__EXPLORE THE MATERIAL__.
- A) According to the passage on Senator Feinstein's conflicts of interest, how much did Perini earn from federal contracts in 2000?
- B) Continue the passage on Senator Feinstein's conflicts of interest from its final sentence.

Student Researcher: David Abbott, Amanda Spigut, and Ann Marie O’Toole
Faculty Evaluator: David McCuan, Ph.D.
Dianne Feinstein—the ninth wealthiest member of congress—has been beset by monumental ethical conflicts of interest. As a member of the Military Construction Appropriations Subcommittee (MILCON) from 2001 to the end of 2005, Senator Feinstein voted for appropriations worth billions of dollars to her husband’s firms.
From 1997 through the end of 2005, Feinstein’s husband Richard C. Blum was a majority shareholder in both URS Corp. and Perini Corp. She lobbied Pentagon officials in public hearings to support defense projects that she favored, some of which already were, or subsequently became, URS or Perini contracts. From 2001 to 2005, URS earned $792 million from military construction and environmental cleanup projects approved by MILCON; Perini earned $759 million from such projects.
In 2000, Perini earned a mere $7 million from federal contracts. After 9/11, Perini was transformed into a major defense contractor. In 2004, the company earned $444 million for military construction work in Iraq and Afghanistan, as well as for improving airfields for the US Air Force in Europe and building base infrastructures for the US Navy around the globe. In a remarkable financial recovery, Perini shot from near penury in 1997 to logging gross revenues of $1.7 billion in 2005.
It is estimated that Perini now holds at least $2.5 billion worth of contracts tied to the worldwide expansion of the US military. Its largest Department of Defense contracts are “indefinite delivery-indefinite quantity” or “bundled” contracts carrying guaranteed profit margins. As of May 2006, Perini held a series of bundled contracts awarded by the Army Corps of Engineers for work in the Middle East worth $1.725 billion. Perini has also been awarded an open-ended contract by the US Air Force for military construction and cleaning the environment at closed military bases.
In 2003 hearings, MILCON approved various construction projects at sites where Perini and/or URS are contracted to perform engineering and military construction work. URS’s military construction work in 2000 earned it a mere $24 million. The next year, when Feinstein took over as MILCON chair, military construction earned URS $185 million. On top of that, the company’s architectural and engineering revenue from military construction projects grew from $108,726 in 2000 to $142 million in 2001, more than a thousand-fold increase in a single year.

__STORED DATA__.
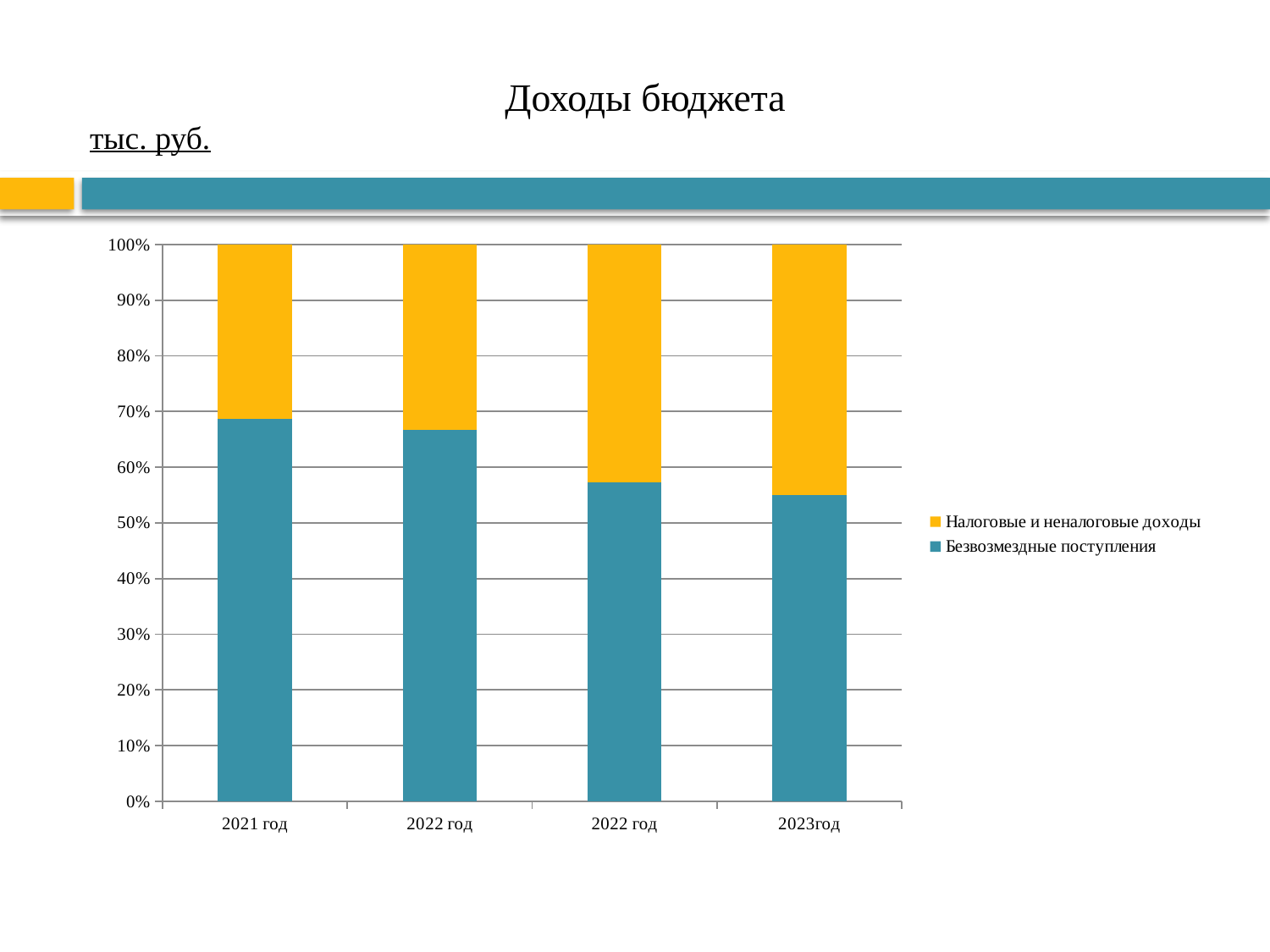
What kind of chart is shown on the slide? Stacked bar chart How many bars (categories) are plotted on the x axis? 4 Is the share of Безвозмездные поступления for 2023год greater or less than 60%? less Which is larger, the share of Безвозмездные поступления for 2021 год or for 2023год? 2021 год Is the share of Безвозмездные поступления for 2021 год greater or less than 70%? less Is the share of Безвозмездные поступления for 2021 год greater or less than 60%? greater Which series is shown in yellow according to the legend? Налоговые и неналоговые доходы How many series does the legend list? 2 Does the share of Безвозмездные поступления rise or fall from left to right along the x axis? Fall What is the title of the chart? Доходы бюджета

__RESPONSES TO THE TASKS__.
- A) $7 million.

- B)
Beginning in 1997, Michael R. Klein, a top legal adviser to Feinstein and a long-time business partner of Blum’s, routinely informed Feinstein about specific federal projects coming before her in which Perini had a stake. The insider information, Klein said, “was intended to help the senator avoid conflicts of interest.” Although Klein’s admission was intended to defuse the issue, it had the effect of exacerbating it, because in theory, Feinstein would not know the identity of any of the companies that stood to contractually benefit from her approval of specific items in the military construction budget—until Klein told her.
Feinstein’s husband has profited in other ways by his powerful political connections. In March 2002, then-Governor Gray Davis appointed Blum to a twelve-year term as a regent of the University of California, where he used his position as Regent to award millions of dollars in construction contracts to URS and Perini. At the time, he was the principal owner of URS and had substantial interests in Perini. In 2005, Blum divested himself of Perini stock for a considerable profit. He then resigned from the URS board of directors and divested his investment firm of about $220 million in URS stock.1
1. Peter Byrne, “Blum’s Plums” North Bay Bohemian, February 21, 2007.
UPDATE BY PETER BYRNE
Shortly before my expose of Senator Dianne Feinstein’s conflict of interest was published in January 2007, Feinstein, who had declined to substantively comment upon serious allegations of ethical misconduct as reported in the story, resigned from the Military Construction Subcommittee. I then wrote three follow-ups, including a news column on her resignation, an expose of her husband Richard Blum’s conflict of interest as a regent of the University of California, and an expose of Blum’s business partner, Michael R. Klein. With Blum’s financial backing, Klein, a war contractor, operates a non-profit called The Sunlight Foundation that awards millions of dollars to reporters and government watchdog groups to research government ethics.
In March, right-wing bloggers by the thousands started linking to and commenting upon these stories—agitating for a Congressional investigation of Feinstein. In just two days, the stories got 50,000 online hits. Michael Savage and Rush Limbaugh did radio segments on my findings. I declined to appear on their shows, because I do not associate with racist, misogynist, homophobic demagogues. Fox News’ Bill O’Reilly invited me to be on his national TV show, but quickly uninvited me after I promised that the first sentence out of my mouth would frame Feinstein as a neoconservative warmonger just like O’Reilly.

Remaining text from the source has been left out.